Textabschnitt:
>>>>>

WRC
Die WRC Serie hat einen langen Weg mit Publisher BigBen Interactive und wechselnden Studios hinter sich. Nun liegen die Rechte bei Gigant Electronic Arts und das verantwortliche Studio ist niemand geringeres als Codemasters, die sich bereits mit den renommierten Colin McRae und Dirt Rally Spielen im Rallygenre einen mit Ehrfrucht ausgesprochenen Namen gemacht haben. Gameplay technisch habe ich mir da also zu keiner Zeit Sorgen gemacht. Was machen sie nun aber aus der offiziellen Lizenz im Kofferraum? Nach meinem Test auf der PS5 finde ich: leider etwas zu wenig.
WRC fährt sich „grauenhaft“. Gut so!
Mit Rallyspielen ist das ja seit jeher so eine Sache: Man sollte genau wissen, worauf man sich einlässt, wenn man eines angeht. Wer eine klassische Rennerfahrung erwartet, der guckt schon beim ersten Rennen ziemlich dumm aus der Wäsche heraus in die Röhre. Da wird geschlittert und gerutscht, geradeausfahren wird bereits zur Kunst. Rally bedeutet Mut zum Kontrollverlust, driften auf Schotter und jeder kleine Fehler kann verheerende Folgen haben. Selbst wer mit Rennspielen grundsätzlich Erfahrung hat, muss hier meist erstmal wieder in die Fahrschule. Die wird entsprechend gleich mitgeliefert und kann sogar bereits gespielt werden, während das Spiel noch installiert: sehr löblich! Hier werden wir mit detaillierten Anweisungen und einer sehr guten deutschen Vertonung angelernt und auf die nötigen Fahrtechniken vorbereitet. Um wirklich Profi zu werden, fehlen aber meiner Meinung nach noch einige detaillierte Lektionen, etwa über die Auswirkungen von Front- oder Hinterradantrieb.

<<<<<

Deine Aufgabe:
Stimmen die folgenden Aussagen mit dem Testbericht zu WRC überein? Beantworte jede mit Ja oder Nein und zitiere die entscheidenden Worte wörtlich.
(a) Die Fahrschule lässt sich schon spielen, bevor die Installation abgeschlossen ist.
(b) Getestet wurde das Spiel auf der Xbox.
(c) Die Fahrschule enthält ausführliche Lektionen über Front- und Hinterradantrieb.

Erfasste Daten:
>>>>>

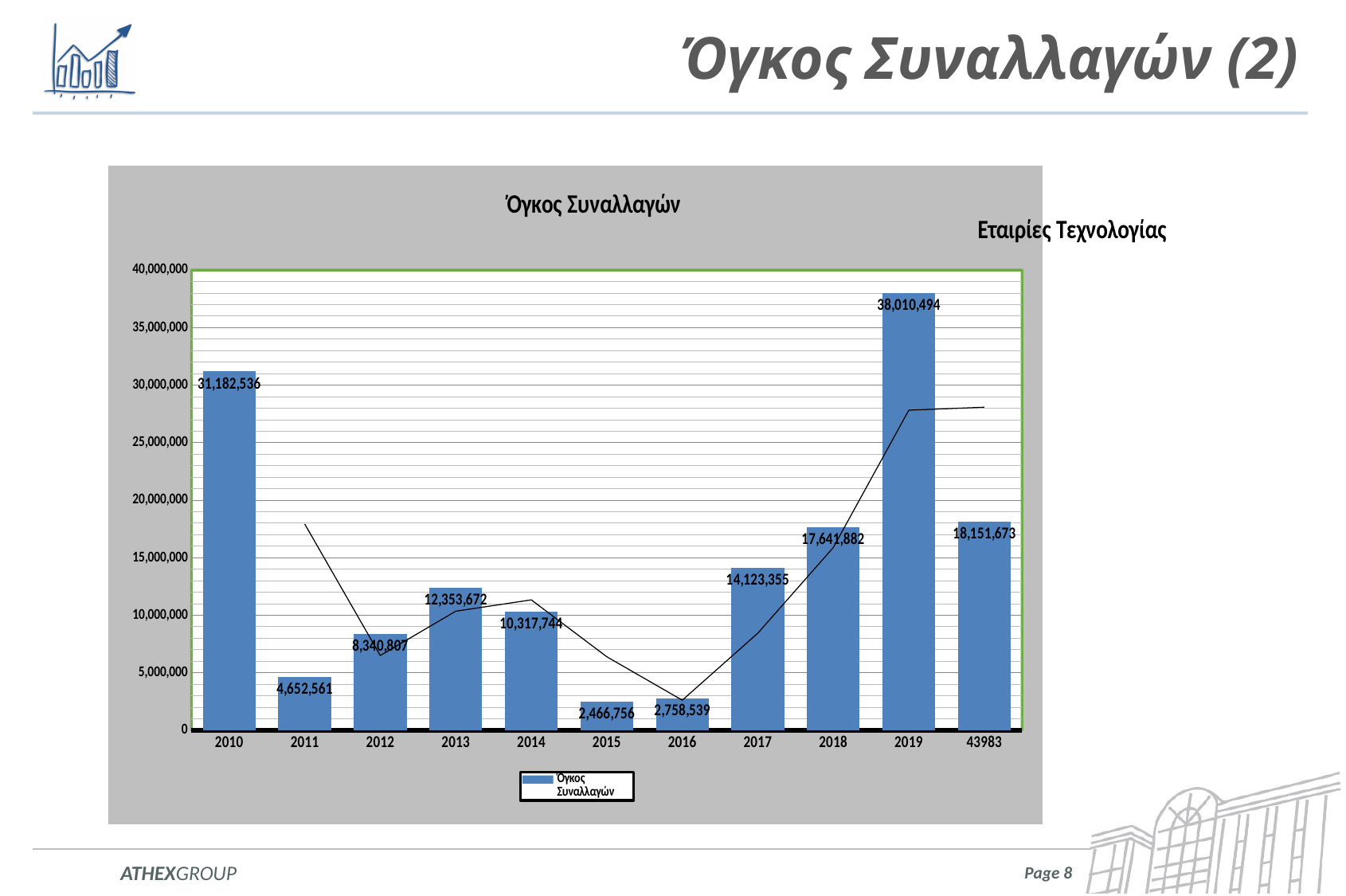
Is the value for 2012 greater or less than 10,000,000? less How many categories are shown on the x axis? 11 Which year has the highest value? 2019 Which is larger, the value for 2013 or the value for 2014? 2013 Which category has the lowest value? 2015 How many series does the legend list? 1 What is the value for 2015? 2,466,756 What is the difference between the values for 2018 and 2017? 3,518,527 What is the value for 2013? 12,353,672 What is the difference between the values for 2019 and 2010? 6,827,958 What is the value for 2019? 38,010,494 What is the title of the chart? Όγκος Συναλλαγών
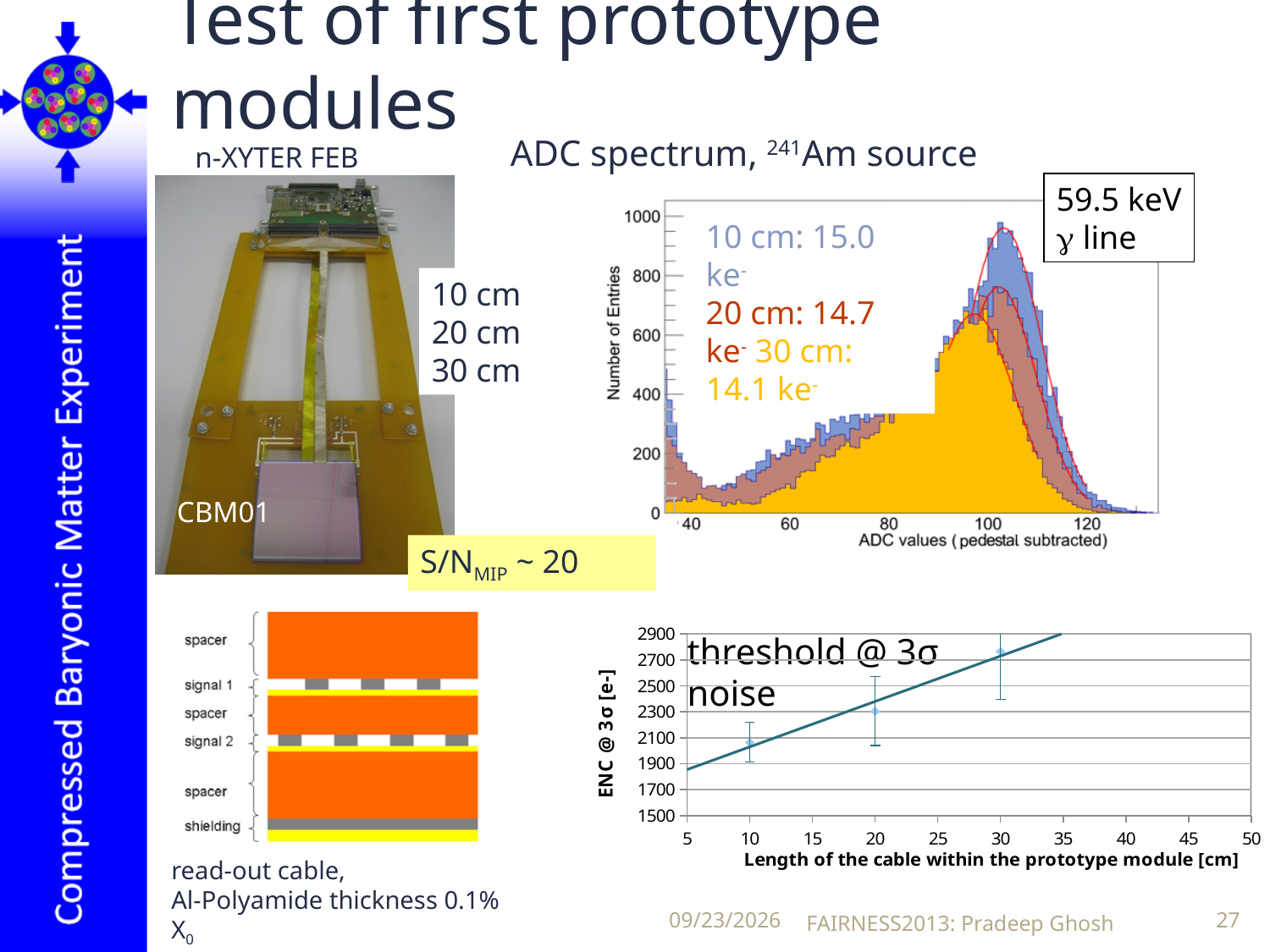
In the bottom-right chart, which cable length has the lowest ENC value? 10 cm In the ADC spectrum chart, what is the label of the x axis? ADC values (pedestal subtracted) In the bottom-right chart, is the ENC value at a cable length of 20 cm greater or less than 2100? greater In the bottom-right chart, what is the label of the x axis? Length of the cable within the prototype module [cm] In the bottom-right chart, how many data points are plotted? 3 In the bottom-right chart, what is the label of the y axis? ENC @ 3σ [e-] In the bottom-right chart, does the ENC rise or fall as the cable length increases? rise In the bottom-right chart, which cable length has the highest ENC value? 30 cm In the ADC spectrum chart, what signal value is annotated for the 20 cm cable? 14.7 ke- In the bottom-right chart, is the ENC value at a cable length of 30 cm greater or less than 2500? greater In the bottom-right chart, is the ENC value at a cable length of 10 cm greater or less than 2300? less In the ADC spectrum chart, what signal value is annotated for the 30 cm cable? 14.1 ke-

<<<<<

Lösung folgt:
(a) Ja: „kann sogar bereits gespielt werden, während das Spiel noch installiert“
(b) Nein: „Nach meinem Test auf der PS5“
(c) Nein: „fehlen aber meiner Meinung nach noch einige detaillierte Lektionen, etwa über die Auswirkungen von Front- oder Hinterradantrieb“